■ **Spatial questions about scenes**:
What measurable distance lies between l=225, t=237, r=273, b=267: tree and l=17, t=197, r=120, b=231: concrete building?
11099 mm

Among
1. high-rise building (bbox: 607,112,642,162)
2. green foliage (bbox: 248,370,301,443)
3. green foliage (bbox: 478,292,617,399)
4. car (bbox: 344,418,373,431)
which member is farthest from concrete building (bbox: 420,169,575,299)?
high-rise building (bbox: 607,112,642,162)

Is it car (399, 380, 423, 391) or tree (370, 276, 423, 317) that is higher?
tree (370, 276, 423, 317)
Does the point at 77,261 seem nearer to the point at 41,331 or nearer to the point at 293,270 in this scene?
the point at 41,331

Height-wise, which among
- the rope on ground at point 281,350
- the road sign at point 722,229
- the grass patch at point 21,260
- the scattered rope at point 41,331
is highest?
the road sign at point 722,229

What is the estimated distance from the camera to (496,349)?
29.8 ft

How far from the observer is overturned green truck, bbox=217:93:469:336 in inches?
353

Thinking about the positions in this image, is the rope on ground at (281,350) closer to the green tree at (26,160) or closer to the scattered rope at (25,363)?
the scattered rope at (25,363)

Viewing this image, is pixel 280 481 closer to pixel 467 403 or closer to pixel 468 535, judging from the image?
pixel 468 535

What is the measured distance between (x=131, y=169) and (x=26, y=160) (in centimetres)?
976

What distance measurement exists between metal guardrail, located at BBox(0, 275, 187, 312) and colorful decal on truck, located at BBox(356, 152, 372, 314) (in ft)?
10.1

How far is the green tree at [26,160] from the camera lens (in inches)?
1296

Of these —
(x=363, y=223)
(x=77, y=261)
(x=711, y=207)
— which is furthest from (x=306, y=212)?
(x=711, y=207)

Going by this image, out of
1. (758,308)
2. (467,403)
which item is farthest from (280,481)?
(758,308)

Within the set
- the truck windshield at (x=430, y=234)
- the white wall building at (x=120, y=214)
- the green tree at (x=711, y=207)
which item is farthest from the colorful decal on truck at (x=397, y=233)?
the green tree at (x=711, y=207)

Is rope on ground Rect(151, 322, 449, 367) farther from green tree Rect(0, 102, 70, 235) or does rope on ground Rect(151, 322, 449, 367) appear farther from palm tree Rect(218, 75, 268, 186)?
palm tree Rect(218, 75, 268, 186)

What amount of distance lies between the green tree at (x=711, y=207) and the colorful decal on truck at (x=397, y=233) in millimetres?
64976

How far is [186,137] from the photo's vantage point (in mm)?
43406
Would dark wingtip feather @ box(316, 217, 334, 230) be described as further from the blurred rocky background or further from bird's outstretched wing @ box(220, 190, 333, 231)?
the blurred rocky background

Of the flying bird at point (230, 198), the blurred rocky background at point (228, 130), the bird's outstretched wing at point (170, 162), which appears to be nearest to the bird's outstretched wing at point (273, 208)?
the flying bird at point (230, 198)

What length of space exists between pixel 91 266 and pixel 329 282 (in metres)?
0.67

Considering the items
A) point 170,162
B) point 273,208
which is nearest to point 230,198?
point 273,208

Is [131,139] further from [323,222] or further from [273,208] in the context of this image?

■ **WHAT TO DO**: Copy out all of the material above word for word, with no changes.

■ **WRITTEN RESPONSE**:
What measurable distance lies between l=225, t=237, r=273, b=267: tree and l=17, t=197, r=120, b=231: concrete building?
11099 mm

Among
1. high-rise building (bbox: 607,112,642,162)
2. green foliage (bbox: 248,370,301,443)
3. green foliage (bbox: 478,292,617,399)
4. car (bbox: 344,418,373,431)
which member is farthest from concrete building (bbox: 420,169,575,299)?
high-rise building (bbox: 607,112,642,162)

Is it car (399, 380, 423, 391) or tree (370, 276, 423, 317) that is higher?
tree (370, 276, 423, 317)
Does the point at 77,261 seem nearer to the point at 41,331 or nearer to the point at 293,270 in this scene?
the point at 41,331

Height-wise, which among
- the rope on ground at point 281,350
- the road sign at point 722,229
- the grass patch at point 21,260
- the scattered rope at point 41,331
is highest?
the road sign at point 722,229

What is the estimated distance from the camera to (496,349)?
29.8 ft

How far from the observer is overturned green truck, bbox=217:93:469:336 in inches?
353

Thinking about the positions in this image, is the rope on ground at (281,350) closer to the green tree at (26,160) or closer to the scattered rope at (25,363)?
the scattered rope at (25,363)

Viewing this image, is pixel 280 481 closer to pixel 467 403 or closer to pixel 468 535, judging from the image?
pixel 468 535

What is the measured distance between (x=131, y=169) and (x=26, y=160) (in centimetres)?
976

What distance measurement exists between metal guardrail, located at BBox(0, 275, 187, 312) and colorful decal on truck, located at BBox(356, 152, 372, 314) (in ft)?
10.1

How far is the green tree at [26,160] from the camera lens (in inches)?
1296

Of these —
(x=363, y=223)
(x=77, y=261)
(x=711, y=207)
— which is furthest from (x=306, y=212)?
(x=711, y=207)

Going by this image, out of
1. (758,308)
2. (467,403)
which item is farthest from (280,481)?
(758,308)

Within the set
- the truck windshield at (x=430, y=234)
- the white wall building at (x=120, y=214)
- the green tree at (x=711, y=207)
which item is farthest from the colorful decal on truck at (x=397, y=233)?
the green tree at (x=711, y=207)

Is rope on ground Rect(151, 322, 449, 367) farther from green tree Rect(0, 102, 70, 235) or does rope on ground Rect(151, 322, 449, 367) appear farther from palm tree Rect(218, 75, 268, 186)?
palm tree Rect(218, 75, 268, 186)

What amount of distance lies between the green tree at (x=711, y=207) and the colorful decal on truck at (x=397, y=233) in millimetres?
64976

How far is [186,137] from the photo's vantage point (in mm)?
43406
Would dark wingtip feather @ box(316, 217, 334, 230) be described as further from the blurred rocky background or further from bird's outstretched wing @ box(220, 190, 333, 231)?
the blurred rocky background

Of the flying bird at point (230, 198), the blurred rocky background at point (228, 130), the bird's outstretched wing at point (170, 162), which appears to be nearest to the bird's outstretched wing at point (273, 208)?
the flying bird at point (230, 198)

What length of space exists between pixel 91 266 and pixel 329 282 (in metres)?
0.67

Considering the items
A) point 170,162
B) point 273,208
which is nearest to point 230,198?
point 273,208

Is [131,139] further from [323,222] or further from [273,208] in the context of this image?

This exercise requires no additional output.